Women and men experience emotional pain after an abortion. This often seems like one of the hardest things for the pro-choice camp to admit, yet Elizabeth confirms that this is undeniable. She shared with me that her volunteering years with Exhale have made her to understand how devastating and troubling abortion can be. Many of the callers are family members or boyfriends of women suffering from an abortion decision. Many times, these men and women feel helpless to offer any support to those they care about and just need to talk to someone. It is important for agents to understand the tragedy of abortion, even if only for how it affects those already born.
Most of the callers are not religious. When I asked Elizabeth how she would handle a call from someone that is not religious, she said that religion rarely comes up at all. She shared that sometimes the caller will say something like “I feel like everyone is judging me,” and Elizabeth will ask “who is judging you, is it your family, God, friends?” and that the callers almost always say “Oh, not God.” Any religious concerns are referred out to another hotline. This really surprised me because of course abortion advocates generally frame negative feelings about an abortion as being religious in nature, claiming that post-abortion trauma is just a product of religious brainwashing. But secular women too experience profound emotional distress because of abortion.

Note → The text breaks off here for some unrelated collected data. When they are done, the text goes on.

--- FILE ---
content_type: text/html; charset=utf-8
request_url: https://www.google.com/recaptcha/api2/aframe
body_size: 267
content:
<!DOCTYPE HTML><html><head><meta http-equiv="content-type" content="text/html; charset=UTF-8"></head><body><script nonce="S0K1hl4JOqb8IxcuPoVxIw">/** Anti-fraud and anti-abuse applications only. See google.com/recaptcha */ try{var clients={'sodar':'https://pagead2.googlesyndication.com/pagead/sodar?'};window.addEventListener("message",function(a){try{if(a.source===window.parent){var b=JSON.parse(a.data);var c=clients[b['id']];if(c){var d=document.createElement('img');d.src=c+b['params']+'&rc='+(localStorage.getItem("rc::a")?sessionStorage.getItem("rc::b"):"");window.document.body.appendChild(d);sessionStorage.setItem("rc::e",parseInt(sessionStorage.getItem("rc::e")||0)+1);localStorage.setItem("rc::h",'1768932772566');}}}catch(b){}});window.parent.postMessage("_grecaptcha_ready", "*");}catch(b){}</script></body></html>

The most traumatized callers took RU 486. As a pro-lifer, I’ve always viewed surgical abortion, in which the embryo or fetus is dismembered, as the most traumatic abortion method for the fetus. I always assumed that surgical abortions were more traumatic for the woman involved too. Not so. According to Elizabeth, during a surgical abortion, most women will not see the fetal remains. Rather it is the at home procedure when women witness the reality of the abortion, and when women see the fetal remains, that is when they feel the most isolated, scared, and unsure of their choice.
You may be asking yourself: why would we care about Exhale? Why should we, pro-lifers, who view abortion as a human rights violation, care about an organization that fails to explicitly denounce the practice, a group that will not even evaluate abortion on moral or legal grounds? I have come up with a couple of things I hope you will consider.
Many women have not been exposed to the moral implications of abortion. How did you hear about abortion growing up? For many, it was through a friend’s experience, or in high school debate class. In some places the only known resource for a crisis pregnancy situation is Planned Parenthood, basically everyone is pro-choice, and the only moral question presented is “are you ready to have a child”? (Exhale began in the extremely pro-choice community of Oakland, CA.)
Once someone with that background has an abortion and trauma unexpectedly begins to surface, where can she go for support? Speaking one-on-one with someone who has no broader political motivation may be the only way many of those struggling emotionally can be reached at all.
Pro-voice listening techniques are relevant to the pro-life cause. What would happen if we all started listening to each other? Would we have, as Exhale’s counseling guide states, more nuanced conversations about abortion? Would we have a greater chance of being heard if we are willing to listen?
Josh Brahn, founder of the pro-life Equal Rights Institute, stated in his November newsletter that “When you go out of your way to understand people … you help create an environment where you can have meaningful conversations with others, which does not happen if you just follow the temptation to dismiss their view.” If we want to be persuasive and change hearts and minds, I suspect it will be helpful to not only be pro-life, but to also be pro-voice.